十六阿哥聽得瞠目結舌,哪裡還想到曹顒小時候竟然遭過如此大罪?等聽到曹顒被毒啞嗓子,打折了腿,他已經氣憤得不行:「朗朗乾坤,竟然還有這等惡人,實在是罪該萬死!」
聽到最後是四阿哥與十三阿哥救下了曹顒,十六阿哥才恍然大悟:「怨不得你又是送茶、又是送藥的。這般不避嫌疑,與你素日行事大不相符。我還心裡納罕,怕是表姨父那邊起了什麼念頭,命你如此應酬,正思量著要不要規勸於你,沒想到還有這般典故。救命之恩,你這般行事,也不算僭越。
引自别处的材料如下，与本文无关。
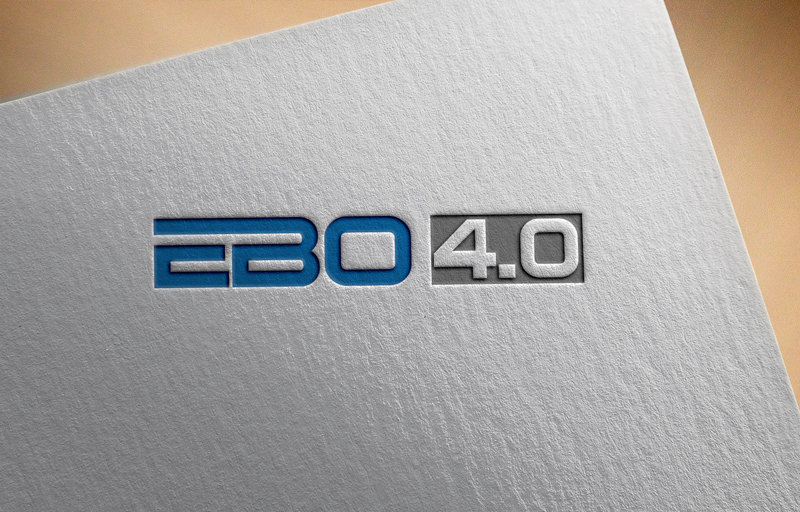 Logo Design by Oaxaqueña for EBO 4.0 | Design #14875089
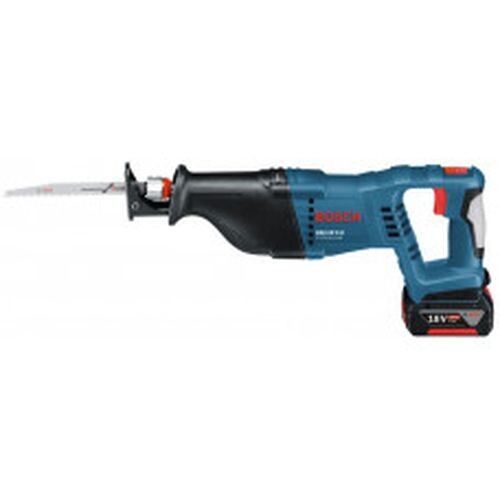

Сабельная пила Bosch GSA 18V-LI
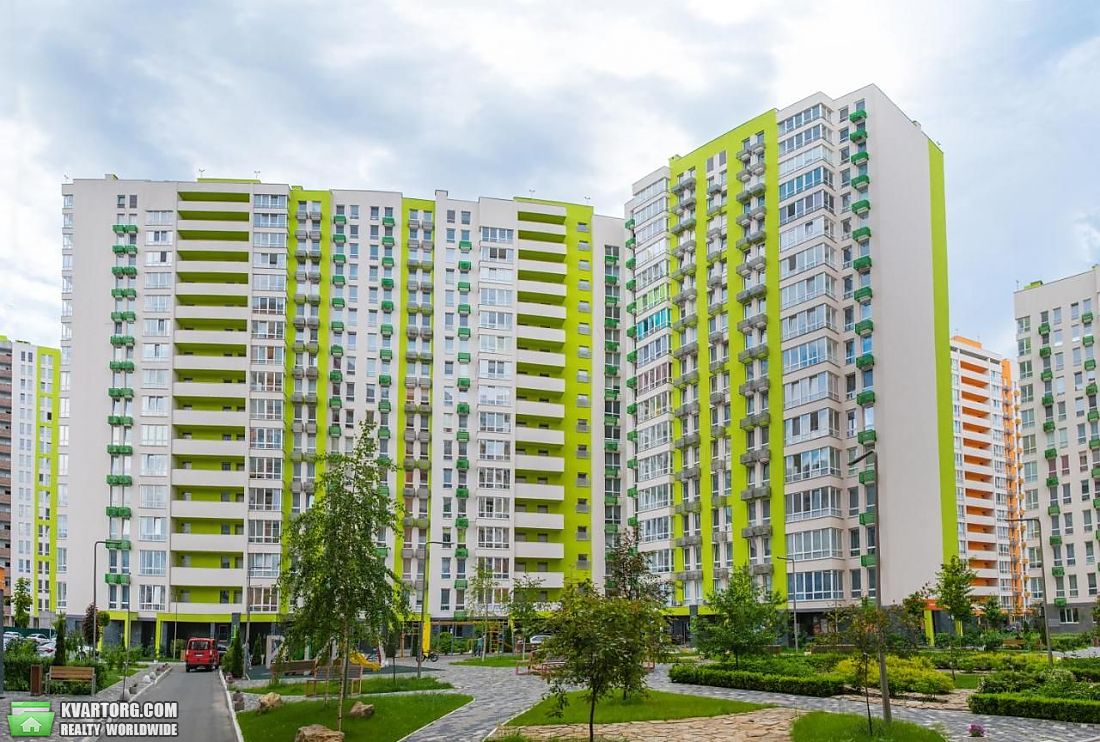 Sell 1-room apartment. Киев, Победы пр. — photo 3
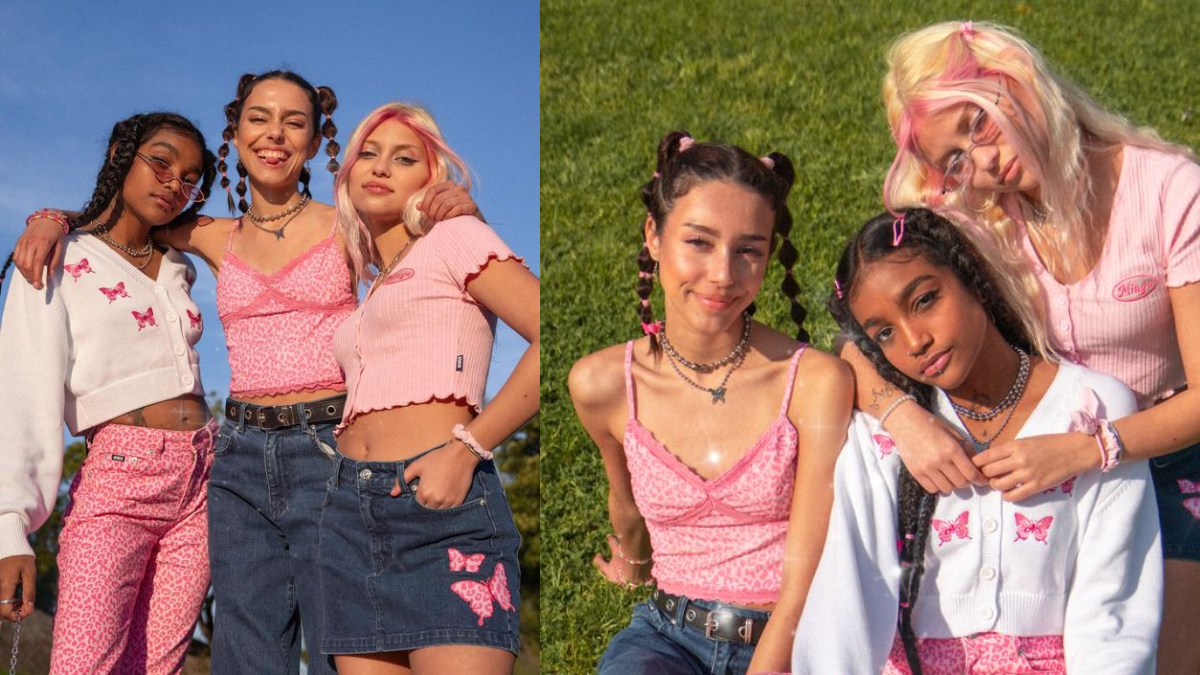 Hinh anh 2: Y2K van chua het hot: Cach lam moi xu huong cho mua sap toi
」
曹顒苦笑道:「我這已經是虧心了,為了避嫌疑,十三爺這邊還好,來請過兩次安;四王爺府那邊,卻只是去了一次,還沒有遇到正主。」
十六阿哥笑著給了曹顒一拳:「怪不得你見到四哥也心虛!哈哈,你呀,謹慎得有些過了!」
出了宮,回到曹府,用了晚飯後,曹顒去榕院找莊席,同他講今日見到四阿哥的情形。
門外來報,平郡王訥爾蘇來了。
曹顒忙迎了出去,到了前廳,見了訥爾蘇,還未及打千兒請安就被他拉了。
訥爾蘇一臉正色:「顒弟,裡面說話。」說罷,也不跟他客氣,就直接往書房這邊來。
曹顒極少見訥爾蘇這般鄭重其事,心裡十分困惑,跟著進了書房。上了茶後,他就把里里外外伺立的小廝都打發了出去。
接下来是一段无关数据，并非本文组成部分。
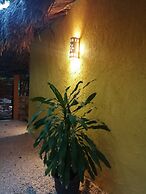 Suites  Casa de Piedra y Colores-Kee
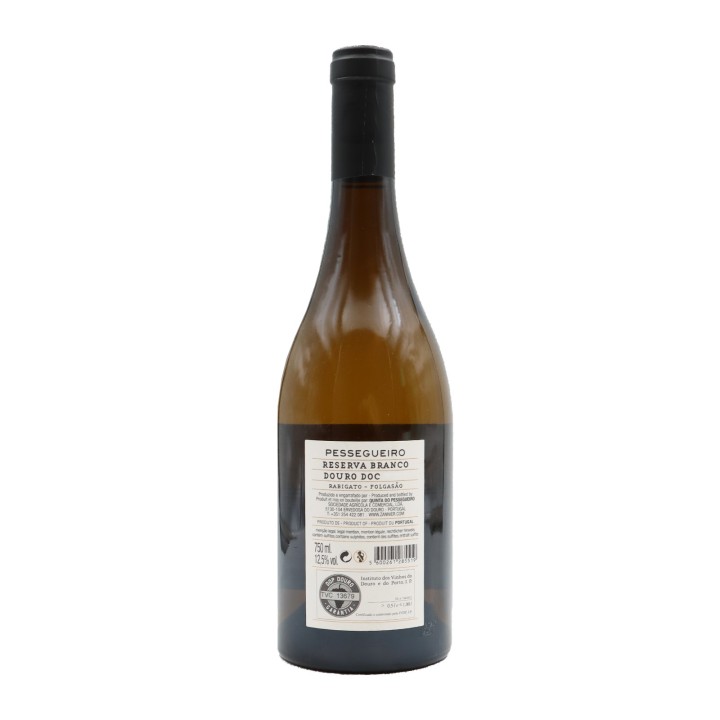 Pessegueiro Reserva Branco 2023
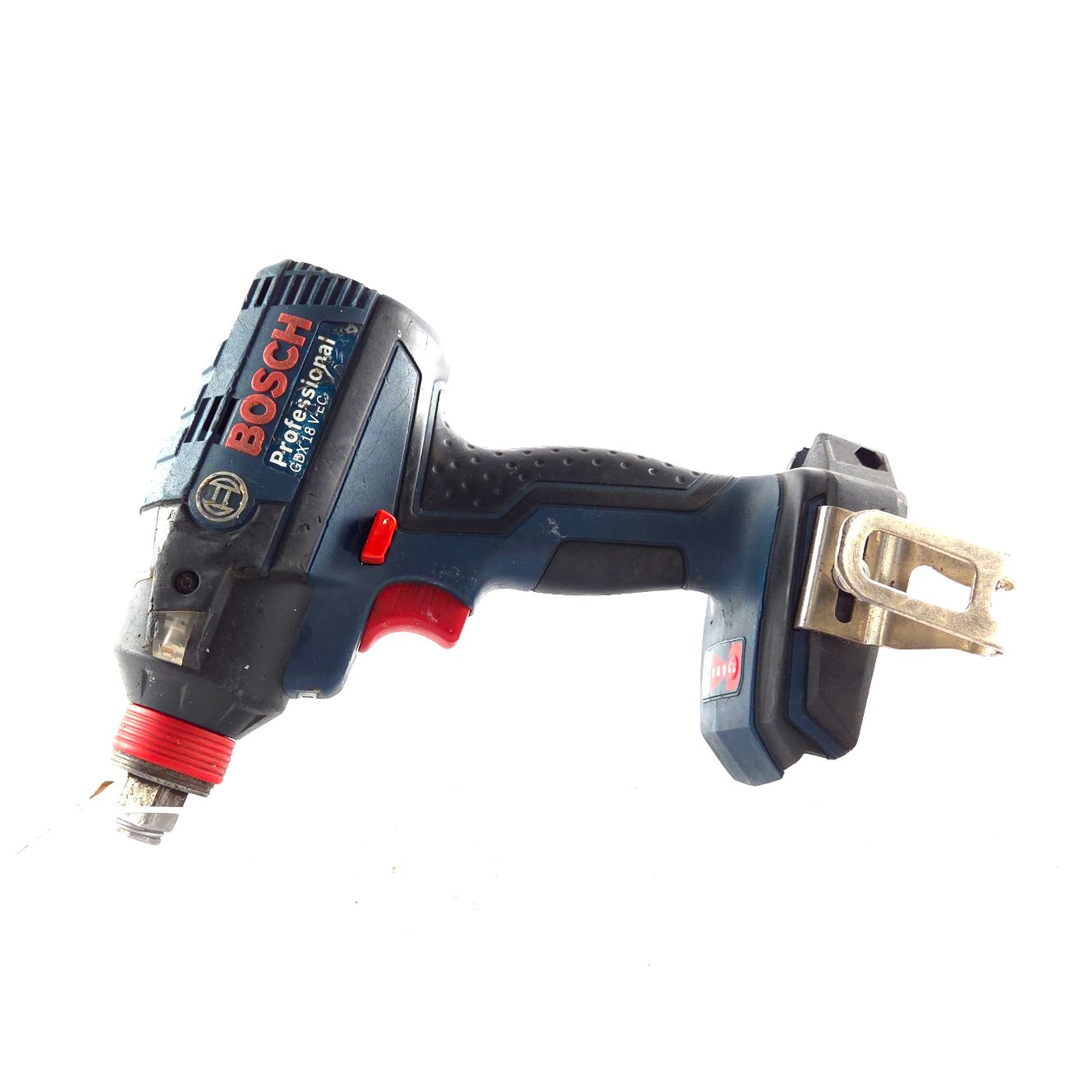 Bosch GDX 18V-EC 185NM Slagmoersleutel, | Incl. Garantie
訥爾蘇這才道:「裡面有人傳話於我,說兩江總督噶禮上摺子彈劾岳父與李煦。」
曹顒一皺眉,自虧空一出,朝堂上時有彈劾曹家的摺子出現,但都被康熙壓了下去。究竟曹家的虧空怎麼來的,康熙是心知肚明,自然要相護幾分。只是從前多是小小的御史出言彈劾,高層大抵都知道康熙對曹家的恩寵,不會冒冒失失觸這個霉頭,這次居然是江南總督上奏摺彈劾……
「又是說虧空問題?」曹顒問。
訥爾蘇牽了牽嘴角,露出個諷刺的笑容,道:「彈劾侵用國帑。」